The extent of the market’s failure yesterday below Wed’s 4.47 low defines Tue’s 4.62 high as the end of the rally from 25-Apr’s 4.16 low. This is kind of an obvious fact at this 20/20-hindsight juncture. But the directional jury is out on what that 4.62 high is:
- the end of another bear market correction?
- the end of just the first part of a broader bear market correction?
- or the start of a major base/reversal threat?
Regardless, the market has identified that 4.62 high as one of developing importance and an objective risk parameter from which bearish decisions can be objectively based and managed. A problem resulting from yesterday’s relapse however is the market’s position in the middle of the recent 4.16-to-4.60-range where initiating directional exposure is a poor risk/reward bet.
The first thing that pops off the page of the daily log scale chart of the Jul contract above is the market’s rejection of the (4.60) 61.8% retrace of Feb-Apr’s 4.89 – 4.16 plunge. We also weren’t surprised at the market’s attempt at closing the gap opened up by 01-May’s higher open as left-open gaps are rare so early in a base/reversal-threat environment (IF this is a base/reversal-threat environment).
On a broader scale shown in the weekly log scale chart of the Jul contract, the secular bear market remains intact until the market recoups 16-Feb’s 4.89 high. Against this long-term bearish backdrop odds favor the past couple weeks’ 4.16-to-4.62 spasm a correction ahead of the resumed secular bear rather than the start of a reversal. But could this recent rebound just be the start of a more protracted bear market correction that could chop around for weeks or months? Sure. After all, the market has thus far failed to sustain Apr losses below Dec’s 4.20 low amidst historically bearish sentiment levels, so it’s not hard to find technical evidence of a base/reversal threat or process.
On an active-continuation chart basis we have highlighted the 4.65-area in the weekly log scale chart above as a pivotal one. This area was major former support that has thus far held as new key resistance followingJun’16’s collapse below it. MINIMALLY, we believe the Jul contract has to break and sustain levels above this 4.65-area to reinforce either a larger-degree bear market correction or major reversal higher. Conversely, the market needs to break 25-Apr’s 4.16 low to raise the odds that the recovery attempt from Aug’16’s 3.86 low is a secular bear market correction ahead of a resumption of that bear. And with the market currently sitting in the middle of this 4.65-to-4.16-range, flip a coin.
There is no question that market sentiment for wheat is at epically pessimistic levels. We WILL look back one day at the recent 24% level in our RJO Bullish Sentiment Index (the lowest since Mar 1999) and 22%-to-12% levels in the Bullish Consensus (lowest since Jun 2001) as an “obvious” contributing factor to a major base/reversal environment. But until the market proves longer-term strength above at least 4.65 and arguably Jun’16’s 5.24 high on a monthly log scale basis below needed to threaten or break the secular downtrend, sentiment/contrary opinion is not an applicable technical tool.
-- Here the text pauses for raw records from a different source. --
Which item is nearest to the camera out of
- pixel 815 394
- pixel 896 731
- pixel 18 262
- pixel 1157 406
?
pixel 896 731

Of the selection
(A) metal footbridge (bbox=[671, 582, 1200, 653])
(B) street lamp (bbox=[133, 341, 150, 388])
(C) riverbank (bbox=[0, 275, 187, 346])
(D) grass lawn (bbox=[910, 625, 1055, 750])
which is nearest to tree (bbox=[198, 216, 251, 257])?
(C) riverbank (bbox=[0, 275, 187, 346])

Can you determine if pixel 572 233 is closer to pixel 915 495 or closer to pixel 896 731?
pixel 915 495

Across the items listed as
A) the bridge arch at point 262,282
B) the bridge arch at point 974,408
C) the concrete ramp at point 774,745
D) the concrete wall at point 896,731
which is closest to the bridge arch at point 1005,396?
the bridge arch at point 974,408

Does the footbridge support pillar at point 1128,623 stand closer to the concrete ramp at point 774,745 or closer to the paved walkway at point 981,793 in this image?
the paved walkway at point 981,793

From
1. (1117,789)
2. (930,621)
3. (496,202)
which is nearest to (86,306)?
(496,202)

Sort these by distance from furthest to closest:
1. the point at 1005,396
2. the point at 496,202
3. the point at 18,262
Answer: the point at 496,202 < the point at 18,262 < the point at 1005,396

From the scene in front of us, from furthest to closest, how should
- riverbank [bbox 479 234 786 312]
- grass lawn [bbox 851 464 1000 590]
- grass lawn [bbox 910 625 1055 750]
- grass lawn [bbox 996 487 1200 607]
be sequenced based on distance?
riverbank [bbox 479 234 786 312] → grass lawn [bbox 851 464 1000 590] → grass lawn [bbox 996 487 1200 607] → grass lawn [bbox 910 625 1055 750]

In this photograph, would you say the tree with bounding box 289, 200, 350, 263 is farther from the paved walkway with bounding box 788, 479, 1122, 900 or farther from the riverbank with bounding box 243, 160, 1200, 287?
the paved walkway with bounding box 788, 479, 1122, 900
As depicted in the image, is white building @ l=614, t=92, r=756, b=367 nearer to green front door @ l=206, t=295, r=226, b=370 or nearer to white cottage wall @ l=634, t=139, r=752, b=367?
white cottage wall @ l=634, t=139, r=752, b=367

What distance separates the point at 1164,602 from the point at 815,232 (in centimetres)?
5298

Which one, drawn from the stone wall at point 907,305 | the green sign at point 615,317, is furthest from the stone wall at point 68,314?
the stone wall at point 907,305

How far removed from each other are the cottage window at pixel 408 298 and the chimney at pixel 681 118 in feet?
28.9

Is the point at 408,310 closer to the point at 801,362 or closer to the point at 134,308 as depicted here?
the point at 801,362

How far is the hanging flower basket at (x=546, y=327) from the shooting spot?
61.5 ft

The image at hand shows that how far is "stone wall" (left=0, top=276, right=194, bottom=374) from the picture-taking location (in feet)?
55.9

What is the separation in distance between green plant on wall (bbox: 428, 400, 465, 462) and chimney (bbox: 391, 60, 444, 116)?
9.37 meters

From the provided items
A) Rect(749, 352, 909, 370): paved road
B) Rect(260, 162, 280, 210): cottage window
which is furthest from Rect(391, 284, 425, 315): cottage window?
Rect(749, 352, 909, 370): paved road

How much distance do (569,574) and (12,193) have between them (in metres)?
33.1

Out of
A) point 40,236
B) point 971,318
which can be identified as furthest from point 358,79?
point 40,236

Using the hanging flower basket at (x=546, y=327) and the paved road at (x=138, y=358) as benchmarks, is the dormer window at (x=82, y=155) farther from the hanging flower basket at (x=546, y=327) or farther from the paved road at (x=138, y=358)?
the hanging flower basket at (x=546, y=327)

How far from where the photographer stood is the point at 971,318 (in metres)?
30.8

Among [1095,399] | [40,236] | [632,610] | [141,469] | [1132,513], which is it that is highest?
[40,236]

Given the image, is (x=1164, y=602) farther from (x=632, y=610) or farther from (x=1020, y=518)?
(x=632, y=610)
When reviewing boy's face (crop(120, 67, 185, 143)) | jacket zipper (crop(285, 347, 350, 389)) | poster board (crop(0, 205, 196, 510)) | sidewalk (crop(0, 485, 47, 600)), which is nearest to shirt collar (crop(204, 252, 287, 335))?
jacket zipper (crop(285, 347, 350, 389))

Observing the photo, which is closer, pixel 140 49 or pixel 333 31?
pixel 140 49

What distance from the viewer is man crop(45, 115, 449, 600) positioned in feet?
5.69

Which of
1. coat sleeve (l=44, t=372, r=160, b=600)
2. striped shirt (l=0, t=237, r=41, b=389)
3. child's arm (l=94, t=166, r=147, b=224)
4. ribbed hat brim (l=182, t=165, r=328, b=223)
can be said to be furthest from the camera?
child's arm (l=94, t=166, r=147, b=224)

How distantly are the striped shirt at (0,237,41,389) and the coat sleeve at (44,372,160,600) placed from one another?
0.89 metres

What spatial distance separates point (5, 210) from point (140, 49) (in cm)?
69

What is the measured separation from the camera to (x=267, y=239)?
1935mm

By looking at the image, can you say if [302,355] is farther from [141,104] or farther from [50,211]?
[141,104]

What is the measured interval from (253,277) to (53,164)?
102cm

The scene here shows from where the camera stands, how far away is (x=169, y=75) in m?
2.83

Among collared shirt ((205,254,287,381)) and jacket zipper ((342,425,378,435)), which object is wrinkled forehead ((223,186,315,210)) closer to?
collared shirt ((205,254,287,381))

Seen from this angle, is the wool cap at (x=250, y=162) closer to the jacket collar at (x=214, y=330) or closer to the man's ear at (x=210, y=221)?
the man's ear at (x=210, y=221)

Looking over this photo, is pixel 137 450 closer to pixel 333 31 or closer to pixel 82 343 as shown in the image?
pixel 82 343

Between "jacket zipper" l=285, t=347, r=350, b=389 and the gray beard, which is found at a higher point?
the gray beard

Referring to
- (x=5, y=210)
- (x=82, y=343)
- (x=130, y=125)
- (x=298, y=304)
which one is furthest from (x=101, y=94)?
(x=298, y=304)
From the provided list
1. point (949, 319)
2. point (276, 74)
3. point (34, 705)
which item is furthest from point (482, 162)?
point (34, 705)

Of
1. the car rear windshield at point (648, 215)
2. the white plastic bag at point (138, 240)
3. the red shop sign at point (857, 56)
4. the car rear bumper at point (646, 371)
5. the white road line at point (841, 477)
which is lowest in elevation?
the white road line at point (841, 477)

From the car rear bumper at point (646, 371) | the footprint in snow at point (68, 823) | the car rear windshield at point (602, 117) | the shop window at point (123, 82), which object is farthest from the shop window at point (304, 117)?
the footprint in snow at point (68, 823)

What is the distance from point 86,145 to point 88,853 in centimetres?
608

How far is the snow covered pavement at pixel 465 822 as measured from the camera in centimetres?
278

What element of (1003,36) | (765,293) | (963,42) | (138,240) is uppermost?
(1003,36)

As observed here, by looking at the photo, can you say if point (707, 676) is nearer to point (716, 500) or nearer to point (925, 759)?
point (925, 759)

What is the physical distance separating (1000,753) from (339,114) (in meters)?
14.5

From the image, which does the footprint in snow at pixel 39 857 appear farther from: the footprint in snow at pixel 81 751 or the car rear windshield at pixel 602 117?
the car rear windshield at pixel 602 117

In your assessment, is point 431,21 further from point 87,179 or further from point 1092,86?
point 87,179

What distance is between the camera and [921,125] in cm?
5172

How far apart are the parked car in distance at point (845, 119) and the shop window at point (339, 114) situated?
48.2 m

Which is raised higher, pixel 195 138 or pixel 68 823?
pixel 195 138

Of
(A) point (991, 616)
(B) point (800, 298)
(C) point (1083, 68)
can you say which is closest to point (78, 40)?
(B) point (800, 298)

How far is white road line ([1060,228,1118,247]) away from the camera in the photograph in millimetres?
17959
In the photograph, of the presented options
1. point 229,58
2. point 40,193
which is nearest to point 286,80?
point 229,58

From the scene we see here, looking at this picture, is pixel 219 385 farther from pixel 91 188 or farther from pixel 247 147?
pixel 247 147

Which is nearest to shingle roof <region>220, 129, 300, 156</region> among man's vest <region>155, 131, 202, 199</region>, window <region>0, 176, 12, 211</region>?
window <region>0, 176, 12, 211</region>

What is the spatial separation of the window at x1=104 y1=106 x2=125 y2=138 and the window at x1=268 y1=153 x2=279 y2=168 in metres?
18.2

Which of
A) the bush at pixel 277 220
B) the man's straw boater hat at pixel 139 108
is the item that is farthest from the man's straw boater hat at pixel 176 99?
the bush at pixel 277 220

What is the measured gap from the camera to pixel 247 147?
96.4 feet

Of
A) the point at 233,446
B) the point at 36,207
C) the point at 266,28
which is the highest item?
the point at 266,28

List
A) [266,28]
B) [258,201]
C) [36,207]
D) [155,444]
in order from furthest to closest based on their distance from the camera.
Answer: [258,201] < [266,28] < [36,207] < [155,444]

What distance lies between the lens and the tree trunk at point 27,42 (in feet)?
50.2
The bottom line is that the market is sitting in the middle of a range bounded by key directional triggers at4.62 and 4.16. Against the backdrop of the secular bear market odds favor recent non-downtrending price action as being corrective ahead of at least one more plunge to at least new lows below 4.16 and possibly 3.86. Strength above 4.65 is minimally required to threaten this call and expose a larger-degree correction or major reversal higher. Longer-term players are advised to acknowledge either inevitable outcome with a current cautious bearish bias. Shorter-term traders with tighter risk profiles are advised to take a trading-range approach and consider bearish exposure from the upper-quarter of the 4.16 – 4.60-range following a short-term bearish divergence in mo, a cautious bullish punt from the lower-quarter after a bullish divergence in short-term mo, and avoid directional exposure from the middle-half of this range where the risk/reward merits of such are poor.